__Do this__
Recast the data, starting at its first line and ending at the line containing "source: automated SDO event catalogue", as a JSON list of strings with one string per line and any blank lines omitted.

__Working data__
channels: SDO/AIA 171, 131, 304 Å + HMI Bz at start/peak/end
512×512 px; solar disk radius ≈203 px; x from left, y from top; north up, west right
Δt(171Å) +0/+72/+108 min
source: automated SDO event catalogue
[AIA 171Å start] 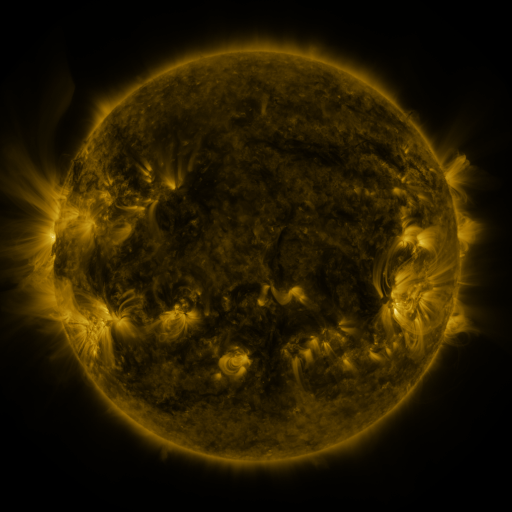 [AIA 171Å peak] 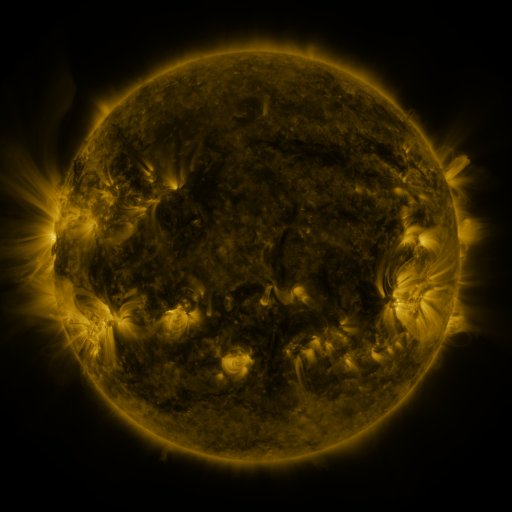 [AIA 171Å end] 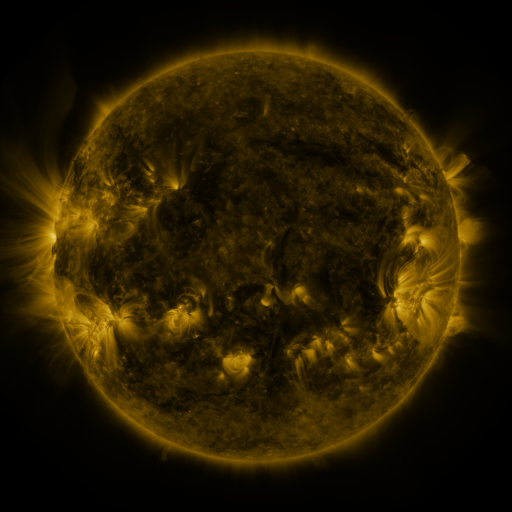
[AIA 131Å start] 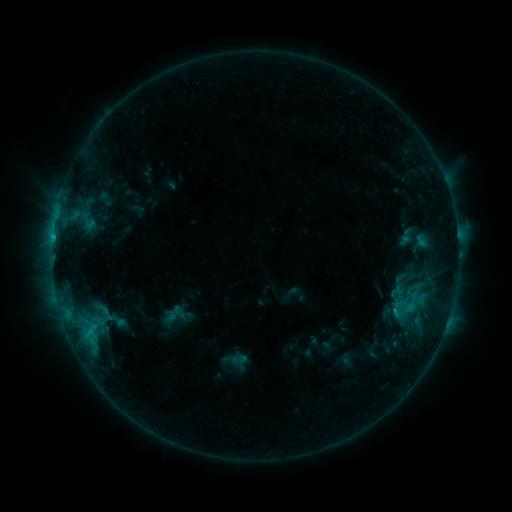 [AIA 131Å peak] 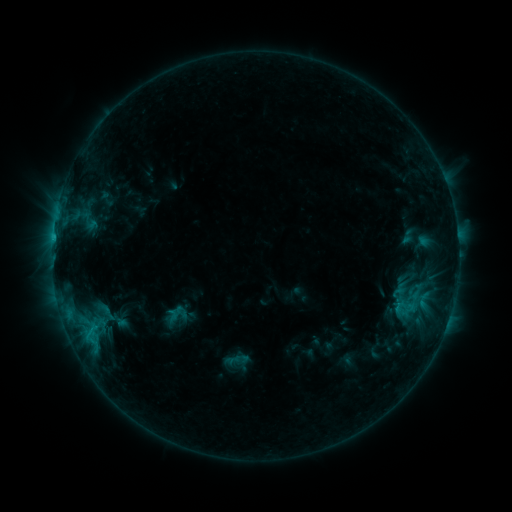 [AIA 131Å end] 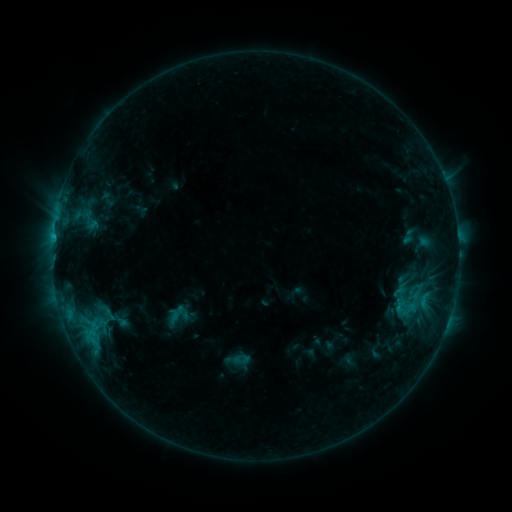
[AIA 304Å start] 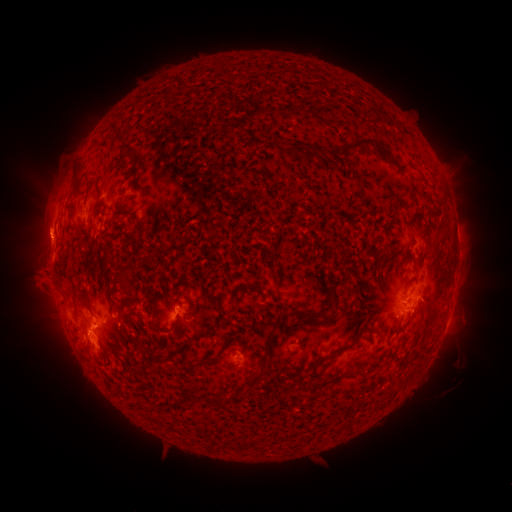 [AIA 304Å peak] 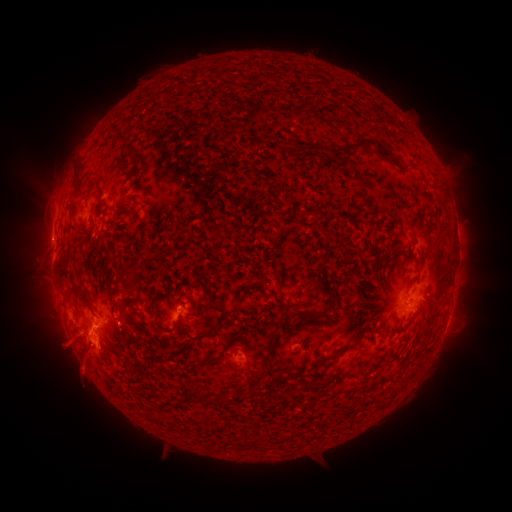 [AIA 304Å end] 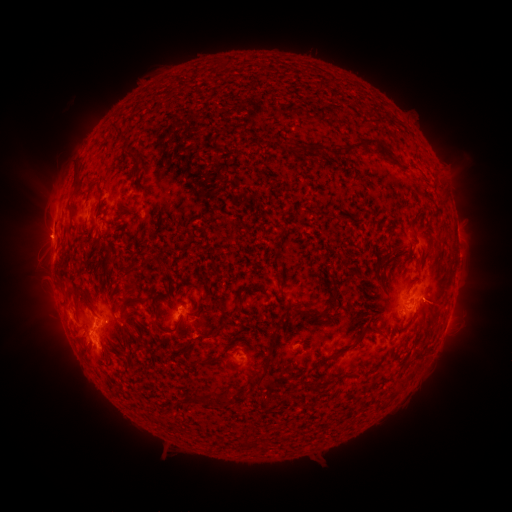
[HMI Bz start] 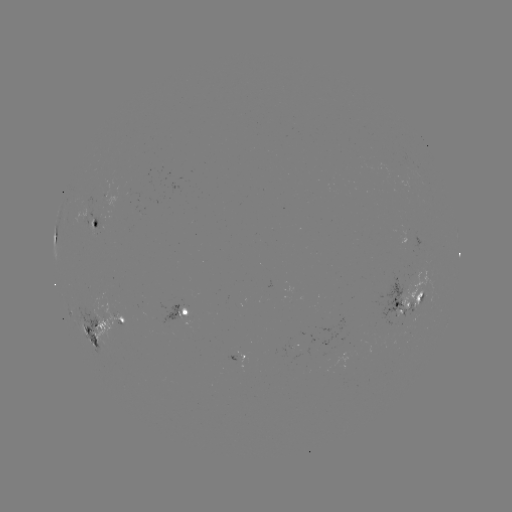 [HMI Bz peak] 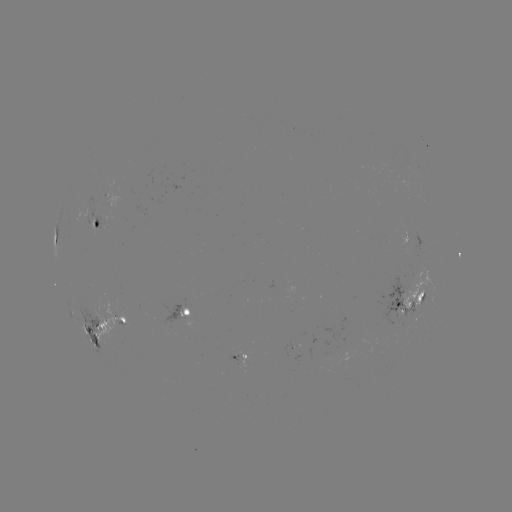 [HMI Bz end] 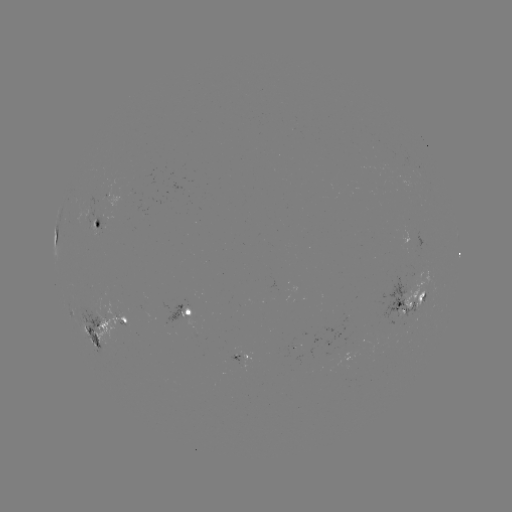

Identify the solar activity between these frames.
emerging-flux region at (292, 346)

__Answer below__
[
  "channels: SDO/AIA 171, 131, 304 Å + HMI Bz at start/peak/end",
  "512×512 px; solar disk radius ≈203 px; x from left, y from top; north up, west right",
  "Δt(171Å) +0/+72/+108 min",
  "source: automated SDO event catalogue"
]